Momentus, the company responsible for these satellites, reported on December 5 that, despite successfully releasing the Hello Test 1 and 2 satellites from Turkish company Hello Space, the fate of the remaining three satellites remains undetermined. The company utilized a third-party deployer instead of its Vigoride tug for this mission.
“Momentus cannot confirm the deployment of the remaining three satellites for three other customers and based on the results of a detailed investigation undertaken, the Company does not believe those satellites were released from the third-party deployer system. Momentus appreciates and thanks SpaceX for its work and collaboration in providing information necessary to assist our ongoing investigation into the likely root cause of the issues encountered.”

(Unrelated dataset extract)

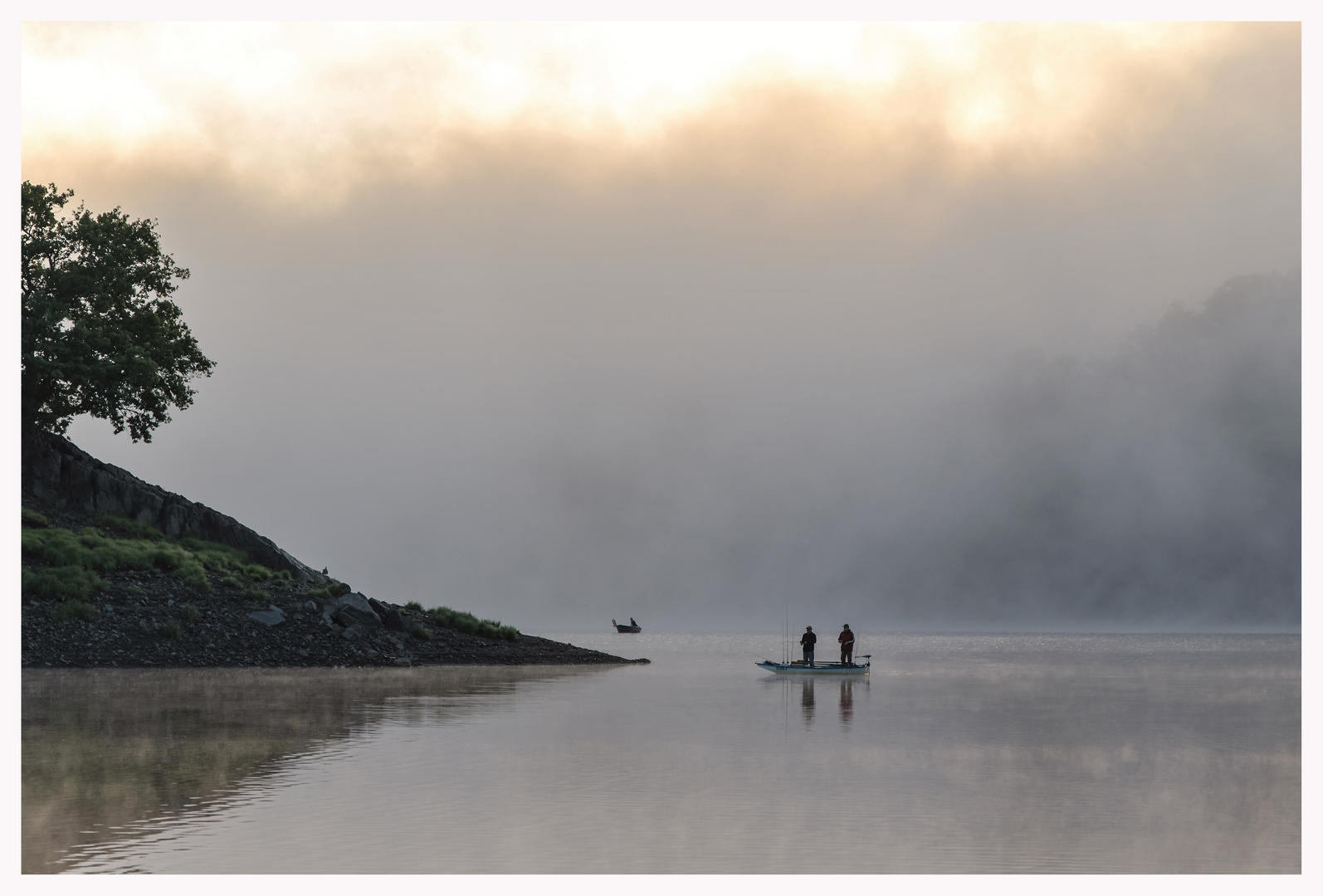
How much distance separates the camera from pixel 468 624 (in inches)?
2229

Interestingly, Momentus refrained from disclosing the identities of the three affected satellites in their announcement. However, prior statements identified them as AMAN-1, JINJUSat-1, and Picacho, a 1U cubesat developed by Lunasonde.
Picacho aimed to showcase technology for mapping subsurface mineral and groundwater resources utilizing very-low-frequency radio waves.
After the launch, Lunasonde asserted that Picacho was in orbit and operational. The founder, Jeremiah Pate, expressed excitement on social media, stating that the satellite had successfully entered orbit. Nevertheless, recent revelations indicate a discrepancy.
Moreover, Pate informed SpaceNews that telemetry from Momentus suggested the deployer door containing Picacho had opened, but the pusher plate that would eject the satellite did not fully move, leaving the satellite’s release unconfirmed.
Identification is a challenge
While Picacho’s deployment remains uncertain, the Falcon 9 upper stage, responsible for carrying all the payloads, executed a deorbit maneuver shortly after the release sequence was completed, and reentered about an hour after the planned deployment. This means that if the payload wasn’t deployed, it then burned up upon reentry with Falcon 9’s second stage.
Notably, Picacho, AMAN-1, and JINJUSat-1 are not listed in the Space-Track database maintained by the U.S. Space Force. This lack of formal identification is not unprecedented in launches with numerous smallsats, where some remain challenging to identify or are never heard from post-deployment.
In addition, regarding the other affected satellites, JINJUSat-1 and AMAN-1, developed by South Korean company Contec and Polish company SatRev, respectively, there haven’t been comments from their respective organizations regarding the reported loss. The fate of these satellites remains uncertain.